- [Written request] Beginning with the line containing "What gap separates" and ending with the last line, repeat the records exactly.

Entries on spatial positioning:
·····
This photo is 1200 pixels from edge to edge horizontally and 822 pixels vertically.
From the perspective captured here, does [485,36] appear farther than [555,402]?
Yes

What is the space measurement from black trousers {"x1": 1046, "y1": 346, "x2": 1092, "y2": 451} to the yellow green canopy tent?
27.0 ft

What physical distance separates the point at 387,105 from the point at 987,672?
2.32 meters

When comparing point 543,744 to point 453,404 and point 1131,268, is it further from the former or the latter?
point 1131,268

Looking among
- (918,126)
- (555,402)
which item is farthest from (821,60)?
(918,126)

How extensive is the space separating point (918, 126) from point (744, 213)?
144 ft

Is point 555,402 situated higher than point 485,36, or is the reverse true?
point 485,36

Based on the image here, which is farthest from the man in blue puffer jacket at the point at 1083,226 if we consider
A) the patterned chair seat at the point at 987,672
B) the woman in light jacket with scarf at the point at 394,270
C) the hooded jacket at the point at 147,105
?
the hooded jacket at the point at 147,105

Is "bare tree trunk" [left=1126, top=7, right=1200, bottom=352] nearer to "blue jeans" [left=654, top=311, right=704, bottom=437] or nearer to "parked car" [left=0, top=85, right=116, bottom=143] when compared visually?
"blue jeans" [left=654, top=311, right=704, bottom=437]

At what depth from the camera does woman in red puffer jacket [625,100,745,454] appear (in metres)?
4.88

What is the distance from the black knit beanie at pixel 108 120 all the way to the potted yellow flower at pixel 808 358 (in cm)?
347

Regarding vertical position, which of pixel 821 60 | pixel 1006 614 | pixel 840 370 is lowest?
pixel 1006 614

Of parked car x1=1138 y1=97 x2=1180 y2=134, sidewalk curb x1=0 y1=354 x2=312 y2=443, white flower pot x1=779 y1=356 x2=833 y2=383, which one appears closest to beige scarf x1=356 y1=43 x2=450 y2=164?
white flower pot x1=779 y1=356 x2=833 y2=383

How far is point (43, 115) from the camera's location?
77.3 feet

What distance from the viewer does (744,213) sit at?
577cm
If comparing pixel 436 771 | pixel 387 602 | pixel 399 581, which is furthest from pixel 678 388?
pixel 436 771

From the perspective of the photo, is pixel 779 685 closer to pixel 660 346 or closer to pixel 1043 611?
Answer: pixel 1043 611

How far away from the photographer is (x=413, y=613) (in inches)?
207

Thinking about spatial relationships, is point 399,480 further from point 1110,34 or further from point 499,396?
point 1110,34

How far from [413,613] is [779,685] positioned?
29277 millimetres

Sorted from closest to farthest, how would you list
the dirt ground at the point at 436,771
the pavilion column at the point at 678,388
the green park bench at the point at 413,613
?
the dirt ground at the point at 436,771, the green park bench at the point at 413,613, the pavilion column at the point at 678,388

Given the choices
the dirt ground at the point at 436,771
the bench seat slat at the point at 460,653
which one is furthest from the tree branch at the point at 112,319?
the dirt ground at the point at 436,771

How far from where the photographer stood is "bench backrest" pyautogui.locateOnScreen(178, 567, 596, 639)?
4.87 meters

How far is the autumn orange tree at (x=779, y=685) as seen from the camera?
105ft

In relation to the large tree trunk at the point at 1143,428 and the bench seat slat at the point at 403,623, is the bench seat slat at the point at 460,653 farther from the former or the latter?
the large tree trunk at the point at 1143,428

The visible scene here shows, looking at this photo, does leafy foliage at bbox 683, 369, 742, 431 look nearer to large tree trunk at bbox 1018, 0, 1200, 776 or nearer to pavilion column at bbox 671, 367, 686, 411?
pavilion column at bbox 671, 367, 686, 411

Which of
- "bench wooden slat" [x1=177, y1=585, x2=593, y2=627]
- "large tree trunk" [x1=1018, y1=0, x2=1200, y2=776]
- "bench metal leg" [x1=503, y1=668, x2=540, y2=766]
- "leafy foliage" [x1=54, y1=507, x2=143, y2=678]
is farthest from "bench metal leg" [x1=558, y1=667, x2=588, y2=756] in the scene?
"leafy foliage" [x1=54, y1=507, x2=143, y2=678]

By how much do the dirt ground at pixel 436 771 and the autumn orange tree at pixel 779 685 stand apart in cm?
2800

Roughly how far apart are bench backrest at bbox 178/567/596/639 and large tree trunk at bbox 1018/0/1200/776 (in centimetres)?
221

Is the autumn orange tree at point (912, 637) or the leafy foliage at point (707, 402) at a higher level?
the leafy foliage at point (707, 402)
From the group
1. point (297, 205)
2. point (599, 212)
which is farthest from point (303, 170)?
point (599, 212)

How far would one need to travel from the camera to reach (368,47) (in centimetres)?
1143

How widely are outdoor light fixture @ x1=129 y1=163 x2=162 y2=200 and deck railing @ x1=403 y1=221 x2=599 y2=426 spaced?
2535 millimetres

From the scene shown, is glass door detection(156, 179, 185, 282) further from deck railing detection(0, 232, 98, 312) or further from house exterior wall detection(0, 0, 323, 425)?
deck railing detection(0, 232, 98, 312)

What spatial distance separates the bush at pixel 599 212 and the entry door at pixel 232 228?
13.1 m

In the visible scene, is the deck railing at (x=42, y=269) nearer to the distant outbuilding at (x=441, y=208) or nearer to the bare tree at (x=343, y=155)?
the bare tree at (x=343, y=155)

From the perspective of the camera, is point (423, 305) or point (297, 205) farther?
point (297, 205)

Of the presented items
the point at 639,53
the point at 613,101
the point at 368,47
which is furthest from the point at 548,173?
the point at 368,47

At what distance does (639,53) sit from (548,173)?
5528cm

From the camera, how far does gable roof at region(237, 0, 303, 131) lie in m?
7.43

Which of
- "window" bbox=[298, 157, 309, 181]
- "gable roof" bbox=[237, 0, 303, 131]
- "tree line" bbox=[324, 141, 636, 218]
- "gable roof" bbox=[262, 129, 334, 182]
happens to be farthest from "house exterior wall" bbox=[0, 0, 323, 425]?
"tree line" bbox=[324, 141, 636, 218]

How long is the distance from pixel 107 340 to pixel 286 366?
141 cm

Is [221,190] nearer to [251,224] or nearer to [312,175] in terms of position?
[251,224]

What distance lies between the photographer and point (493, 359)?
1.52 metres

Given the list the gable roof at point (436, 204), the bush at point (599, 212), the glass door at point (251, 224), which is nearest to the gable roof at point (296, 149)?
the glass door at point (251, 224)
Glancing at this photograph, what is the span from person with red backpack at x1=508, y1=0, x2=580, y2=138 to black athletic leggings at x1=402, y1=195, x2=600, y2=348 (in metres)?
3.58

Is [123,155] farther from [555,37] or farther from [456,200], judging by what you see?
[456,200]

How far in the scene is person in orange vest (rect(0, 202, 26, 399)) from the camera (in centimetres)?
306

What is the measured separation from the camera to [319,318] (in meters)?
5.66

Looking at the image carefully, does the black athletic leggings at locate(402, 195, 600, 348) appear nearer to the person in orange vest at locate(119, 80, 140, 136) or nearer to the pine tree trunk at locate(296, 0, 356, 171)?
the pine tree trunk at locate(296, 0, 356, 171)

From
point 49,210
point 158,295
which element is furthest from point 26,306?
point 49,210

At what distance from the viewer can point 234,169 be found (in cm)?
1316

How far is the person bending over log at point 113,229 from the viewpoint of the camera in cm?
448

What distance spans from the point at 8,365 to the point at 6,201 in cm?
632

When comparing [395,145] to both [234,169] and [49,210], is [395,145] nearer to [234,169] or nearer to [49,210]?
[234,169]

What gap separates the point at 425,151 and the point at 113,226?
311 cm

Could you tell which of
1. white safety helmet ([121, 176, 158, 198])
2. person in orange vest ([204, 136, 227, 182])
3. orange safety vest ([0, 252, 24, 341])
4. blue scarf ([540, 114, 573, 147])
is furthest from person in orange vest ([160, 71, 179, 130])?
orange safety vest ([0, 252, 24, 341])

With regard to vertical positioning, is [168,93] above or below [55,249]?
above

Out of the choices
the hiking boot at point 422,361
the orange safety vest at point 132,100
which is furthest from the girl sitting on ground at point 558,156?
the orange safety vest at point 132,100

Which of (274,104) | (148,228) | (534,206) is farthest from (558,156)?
·····
- [Solution to this exercise]
What gap separates the point at 425,151 and the point at 113,226?
311 cm

Could you tell which of
1. white safety helmet ([121, 176, 158, 198])
2. person in orange vest ([204, 136, 227, 182])
3. orange safety vest ([0, 252, 24, 341])
4. blue scarf ([540, 114, 573, 147])
is furthest from person in orange vest ([160, 71, 179, 130])?
orange safety vest ([0, 252, 24, 341])

With regard to vertical positioning, is [168,93] above or below [55,249]?
above

Out of the choices
the hiking boot at point 422,361
the orange safety vest at point 132,100
which is furthest from the girl sitting on ground at point 558,156?
the orange safety vest at point 132,100

Which of (274,104) | (148,228) | (534,206) is farthest from (558,156)?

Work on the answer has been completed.